Problems to work on:
• 1. Reproduce the vote-counting excerpt from "One important aspect" up to and including "potential (electronic) scrutineers.".
• 2. Answer these questions from the vote-counting excerpt:
(a) Which method serves as the example for showing that verification and verifiability can be achieved?
(b) To what number of ballots are the proofs and code refined to scale?
(c) In formal verification, what does the specification consist of?

One important aspect of our work is that it adds value to the integrity of the electoral process along several dimensions. First, the formal specification enforces a rigid analysis of the voting protocol that eliminates all disambiguities inherent in a textual specification of the protocol. While an independent re-implementation of the protcol (assuming that all votes are published) may give assurance of the officially announced result, the question of correctness remains open if both programs diverge. Checking the validity of a certificate, on the other hand, allows us to precisely pinpoint any discrepancies. Finally, it is much simpler to implement a program that validates a certificate compared to a fully-blown re-implementation of the entire voting protocol which increases the number of potential (electronic) scrutineers.

Related Work. This paper discusses the notions of verification, and verifiability, from the perspective of law and trust, and we use the Schulze method as an example to show that both can be achieved in realistic settings. We do not describe the formalisation in detail which is the subject of the companion paper [24]. Apart from the analysis of verifiably correct vote-counting from the perspective of law and trust, the main technical differences between this paper and its companion is scalability: we refine both proofs and code given in [24] to effortlessly scale to millions of ballots.

Formal specification and verification of vote-counting schemes have been discussed in [3, 8] but none of these methods produce verifiable results, and as such rely on trust in the tool chain that has been used in their production. The idea of evidence for the correctness of a count has been put forward in [23] as a technical possibility. This paper complements the picture by (a) establishing verification and verifiability also as legal desiderata, and (b) showing, by means of a case study, that both can be achieved for real-world size elections.

2 Verification and Verifiability

Verification is the process of proving that a computer program implements a specification. Here, we focus on formal verification [12], where the specification consists of formulae in a formal logic, and the correctness proof of a program consists of applying logical deduction rules. This takes place inside a (formal) theorem prover that then validates the correctness of each and every proof step. One crucial aspect of this is that every correctness proof itself is machine-checked which gives the highest possible level of correctness, as the proof-checking functionality of a theorem prover is a comparatively small and heavily scrutinised part of the entire system.

Stored data:
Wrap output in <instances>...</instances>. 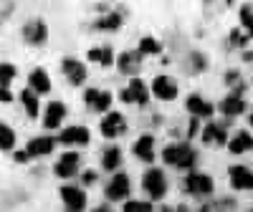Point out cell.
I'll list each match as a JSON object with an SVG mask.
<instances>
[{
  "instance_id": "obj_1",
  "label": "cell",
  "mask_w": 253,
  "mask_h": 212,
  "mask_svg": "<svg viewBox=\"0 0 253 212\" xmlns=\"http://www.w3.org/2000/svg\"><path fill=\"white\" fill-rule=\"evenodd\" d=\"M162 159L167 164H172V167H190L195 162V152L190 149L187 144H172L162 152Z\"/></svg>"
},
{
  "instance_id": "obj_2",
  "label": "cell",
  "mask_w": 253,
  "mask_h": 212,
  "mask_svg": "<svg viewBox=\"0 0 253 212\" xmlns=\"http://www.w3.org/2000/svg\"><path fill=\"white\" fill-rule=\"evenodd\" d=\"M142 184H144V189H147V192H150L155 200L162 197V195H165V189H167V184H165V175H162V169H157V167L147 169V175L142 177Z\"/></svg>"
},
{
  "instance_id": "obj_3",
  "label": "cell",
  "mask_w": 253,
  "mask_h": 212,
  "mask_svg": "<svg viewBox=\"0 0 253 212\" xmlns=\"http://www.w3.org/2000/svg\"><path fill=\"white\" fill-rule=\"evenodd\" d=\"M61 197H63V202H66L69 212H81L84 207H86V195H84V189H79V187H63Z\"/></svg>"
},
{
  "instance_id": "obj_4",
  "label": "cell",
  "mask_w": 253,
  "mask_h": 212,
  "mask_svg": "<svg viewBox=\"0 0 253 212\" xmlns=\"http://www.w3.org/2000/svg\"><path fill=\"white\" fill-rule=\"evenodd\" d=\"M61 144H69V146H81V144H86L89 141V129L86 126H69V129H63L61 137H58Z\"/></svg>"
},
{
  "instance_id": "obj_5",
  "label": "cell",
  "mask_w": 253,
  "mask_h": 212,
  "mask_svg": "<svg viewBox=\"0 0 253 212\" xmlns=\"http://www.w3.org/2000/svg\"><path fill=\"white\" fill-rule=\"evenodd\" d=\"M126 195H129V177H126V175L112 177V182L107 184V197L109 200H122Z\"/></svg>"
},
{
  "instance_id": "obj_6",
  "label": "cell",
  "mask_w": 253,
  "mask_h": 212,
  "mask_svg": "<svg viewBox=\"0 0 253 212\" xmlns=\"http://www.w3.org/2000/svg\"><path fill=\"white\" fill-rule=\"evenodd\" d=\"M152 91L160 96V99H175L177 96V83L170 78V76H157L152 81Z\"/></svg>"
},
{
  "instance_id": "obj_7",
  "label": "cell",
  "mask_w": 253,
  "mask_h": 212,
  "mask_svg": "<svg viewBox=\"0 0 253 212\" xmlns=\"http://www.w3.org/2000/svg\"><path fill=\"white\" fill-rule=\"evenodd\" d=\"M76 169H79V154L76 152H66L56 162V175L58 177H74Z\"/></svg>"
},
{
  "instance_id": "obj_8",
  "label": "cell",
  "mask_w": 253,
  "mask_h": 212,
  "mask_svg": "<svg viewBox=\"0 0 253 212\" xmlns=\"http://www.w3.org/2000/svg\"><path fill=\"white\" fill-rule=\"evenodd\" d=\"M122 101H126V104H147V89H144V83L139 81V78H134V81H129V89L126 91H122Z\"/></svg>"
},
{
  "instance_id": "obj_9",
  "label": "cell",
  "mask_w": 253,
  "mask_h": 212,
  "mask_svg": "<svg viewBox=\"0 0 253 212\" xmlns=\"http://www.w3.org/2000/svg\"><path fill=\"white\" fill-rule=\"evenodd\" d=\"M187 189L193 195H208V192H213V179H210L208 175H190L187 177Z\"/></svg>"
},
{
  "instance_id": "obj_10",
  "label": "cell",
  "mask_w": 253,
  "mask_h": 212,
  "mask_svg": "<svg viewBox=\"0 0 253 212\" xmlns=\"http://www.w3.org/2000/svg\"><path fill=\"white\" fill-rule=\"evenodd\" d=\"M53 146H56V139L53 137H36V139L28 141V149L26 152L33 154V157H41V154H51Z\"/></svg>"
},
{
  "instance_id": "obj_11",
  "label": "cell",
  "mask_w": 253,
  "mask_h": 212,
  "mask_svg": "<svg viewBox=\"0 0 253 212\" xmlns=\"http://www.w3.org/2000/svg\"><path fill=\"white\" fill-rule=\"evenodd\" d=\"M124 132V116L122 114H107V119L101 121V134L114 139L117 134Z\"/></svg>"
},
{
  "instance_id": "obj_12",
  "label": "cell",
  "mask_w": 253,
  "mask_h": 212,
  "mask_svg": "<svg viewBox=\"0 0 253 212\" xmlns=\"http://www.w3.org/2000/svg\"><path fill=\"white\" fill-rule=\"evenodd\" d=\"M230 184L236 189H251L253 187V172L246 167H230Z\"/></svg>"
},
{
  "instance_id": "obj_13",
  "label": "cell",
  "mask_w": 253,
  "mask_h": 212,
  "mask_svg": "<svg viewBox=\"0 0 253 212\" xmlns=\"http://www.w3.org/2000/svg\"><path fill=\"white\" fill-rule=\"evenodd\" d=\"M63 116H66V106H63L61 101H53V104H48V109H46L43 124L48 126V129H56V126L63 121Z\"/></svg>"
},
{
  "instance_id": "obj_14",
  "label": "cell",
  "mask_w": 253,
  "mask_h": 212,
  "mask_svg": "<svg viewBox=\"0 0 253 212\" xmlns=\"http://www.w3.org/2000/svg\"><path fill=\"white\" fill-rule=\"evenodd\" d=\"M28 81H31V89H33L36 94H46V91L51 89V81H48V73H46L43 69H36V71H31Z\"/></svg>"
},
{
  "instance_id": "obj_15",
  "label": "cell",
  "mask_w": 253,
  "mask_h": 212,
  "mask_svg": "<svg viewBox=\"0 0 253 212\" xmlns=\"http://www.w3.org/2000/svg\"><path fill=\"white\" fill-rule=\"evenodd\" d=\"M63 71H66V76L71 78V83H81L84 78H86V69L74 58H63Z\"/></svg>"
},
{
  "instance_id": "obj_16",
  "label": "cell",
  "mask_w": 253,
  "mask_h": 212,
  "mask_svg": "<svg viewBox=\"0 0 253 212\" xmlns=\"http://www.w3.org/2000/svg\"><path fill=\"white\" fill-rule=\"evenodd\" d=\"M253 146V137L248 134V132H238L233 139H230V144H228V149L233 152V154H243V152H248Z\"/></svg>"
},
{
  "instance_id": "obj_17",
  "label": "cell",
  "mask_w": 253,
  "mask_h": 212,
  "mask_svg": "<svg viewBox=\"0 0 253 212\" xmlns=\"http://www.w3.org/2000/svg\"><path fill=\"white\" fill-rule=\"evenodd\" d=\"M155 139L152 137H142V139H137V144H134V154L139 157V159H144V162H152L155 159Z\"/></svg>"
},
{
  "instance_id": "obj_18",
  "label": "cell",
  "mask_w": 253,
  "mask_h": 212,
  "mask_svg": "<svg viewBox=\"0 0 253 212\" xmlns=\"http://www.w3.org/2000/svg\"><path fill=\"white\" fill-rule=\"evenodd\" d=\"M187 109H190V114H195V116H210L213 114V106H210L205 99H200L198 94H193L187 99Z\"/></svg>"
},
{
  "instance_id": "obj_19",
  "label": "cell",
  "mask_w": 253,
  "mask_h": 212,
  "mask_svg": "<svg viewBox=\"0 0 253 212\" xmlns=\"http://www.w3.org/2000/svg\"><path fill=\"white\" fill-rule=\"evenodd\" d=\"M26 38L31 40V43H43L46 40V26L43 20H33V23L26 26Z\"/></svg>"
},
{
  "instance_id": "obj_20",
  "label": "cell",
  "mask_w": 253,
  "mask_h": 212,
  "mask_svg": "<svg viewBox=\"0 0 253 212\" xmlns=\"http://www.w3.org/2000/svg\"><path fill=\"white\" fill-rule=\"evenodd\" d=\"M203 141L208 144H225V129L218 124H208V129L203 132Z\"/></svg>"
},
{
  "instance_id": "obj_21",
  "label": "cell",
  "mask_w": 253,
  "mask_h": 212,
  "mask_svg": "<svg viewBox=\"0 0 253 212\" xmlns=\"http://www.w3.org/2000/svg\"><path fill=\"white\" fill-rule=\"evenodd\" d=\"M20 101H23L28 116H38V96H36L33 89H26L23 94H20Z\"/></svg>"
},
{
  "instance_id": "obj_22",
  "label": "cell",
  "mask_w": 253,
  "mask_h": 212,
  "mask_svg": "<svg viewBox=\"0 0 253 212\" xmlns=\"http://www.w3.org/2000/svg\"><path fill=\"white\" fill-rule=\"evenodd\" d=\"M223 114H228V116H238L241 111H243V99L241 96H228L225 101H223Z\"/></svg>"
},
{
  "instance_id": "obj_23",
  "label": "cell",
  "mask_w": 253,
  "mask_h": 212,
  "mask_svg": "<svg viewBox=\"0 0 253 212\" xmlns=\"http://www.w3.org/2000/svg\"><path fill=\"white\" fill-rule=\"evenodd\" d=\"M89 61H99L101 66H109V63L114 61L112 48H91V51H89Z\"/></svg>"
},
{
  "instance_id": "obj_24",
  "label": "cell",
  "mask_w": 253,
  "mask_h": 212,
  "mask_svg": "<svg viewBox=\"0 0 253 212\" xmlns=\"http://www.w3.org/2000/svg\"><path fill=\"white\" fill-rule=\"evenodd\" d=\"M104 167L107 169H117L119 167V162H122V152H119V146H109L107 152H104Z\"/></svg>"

Exercise results:
• 1.
One important aspect of our work is that it adds value to the integrity of the electoral process along several dimensions. First, the formal specification enforces a rigid analysis of the voting protocol that eliminates all disambiguities inherent in a textual specification of the protocol. While an independent re-implementation of the protcol (assuming that all votes are published) may give assurance of the officially announced result, the question of correctness remains open if both programs diverge. Checking the validity of a certificate, on the other hand, allows us to precisely pinpoint any discrepancies. Finally, it is much simpler to implement a program that validates a certificate compared to a fully-blown re-implementation of the entire voting protocol which increases the number of potential (electronic) scrutineers.

• 2.
(a) The Schulze method
(b) Millions of ballots
(c) Formulae in a formal logic